L'Appel de la forêt (ou L'Appel sauvage dans sa plus récente traduction) est chronologiquement le premier roman de Jack London ayant pour personnage principal un chien. Il y aura ensuite Croc-Blanc ; Jerry, chien des îles et enfin Michael, chien de cirque. Ce premier ouvrage est resté probablement le plus célèbre (quoique talonné de fort près par Croc-Blanc).

L'Appel de la forêt raconte comment, après moult péripéties, un chien californien, arraché à ses maîtres, finira par redevenir sauvage dans les montagnes arctiques d'Alaska à l'époque de la ruée vers l'or, au tout, tout début du XXème siècle.

À de très multiples égards, Croc-Blanc est un symétrique inversé de cet Appel de la forêt : la situation finale de l'un étant le début de l'autre et réciproquement. J'imagine que suite au succès rencontré par le premier (et donc aux rentrées d'argent subséquentes), grande était la tentation pour Jack London — qui entendait vivre de sa plume —, de resservir le couvert sur un thème équivalent. C'est ce qu'il fit avec Croc-Blanc et il le fit très bien car, selon moi, il a su gommer dans le deuxième roman bon nombre des petites maladresses qui émaillaient ce premier opus.

* **Relevé de données**:
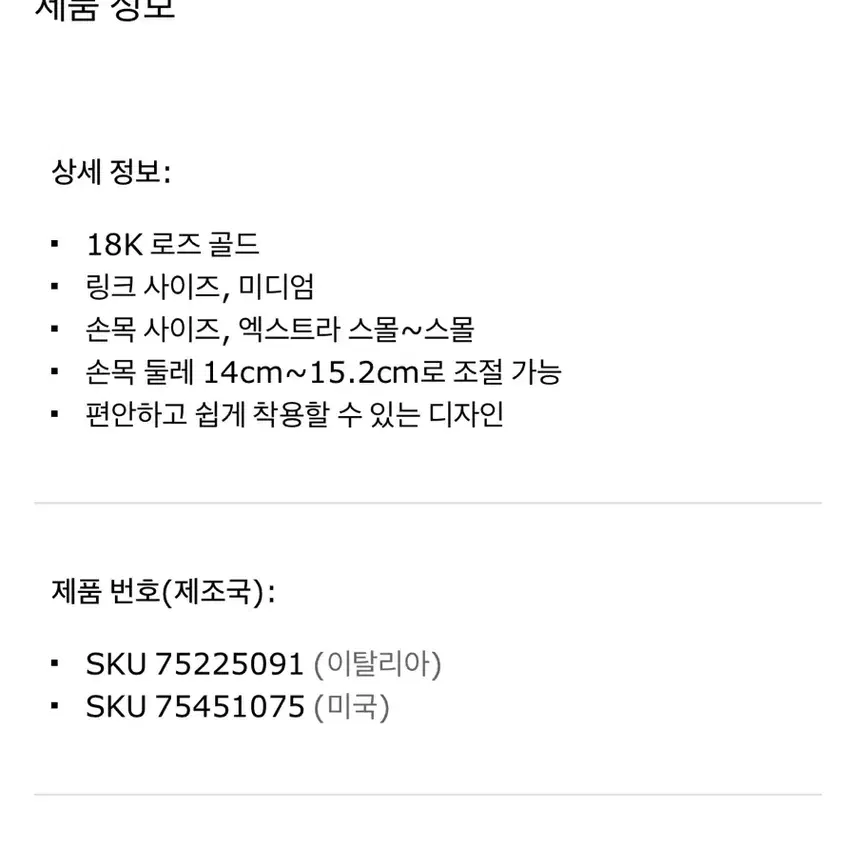 티파니앤코 티파니 하드웨어 미디엄 더블 링크 브레이슬릿, 로즈 골드 사진 6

* **Exercice**:
D'après l'extrait du document, pourquoi Jack London était-il tenté de reprendre, avec Croc-Blanc, un thème équivalent à celui de L'Appel de la forêt ? Répondez en une à trois phrases.

* **Réponse rédigée**:
Le premier roman avait connu le succès et lui avait donc rapporté de l'argent. Comme Jack London entendait vivre de sa plume, il était tenté de resservir un thème équivalent.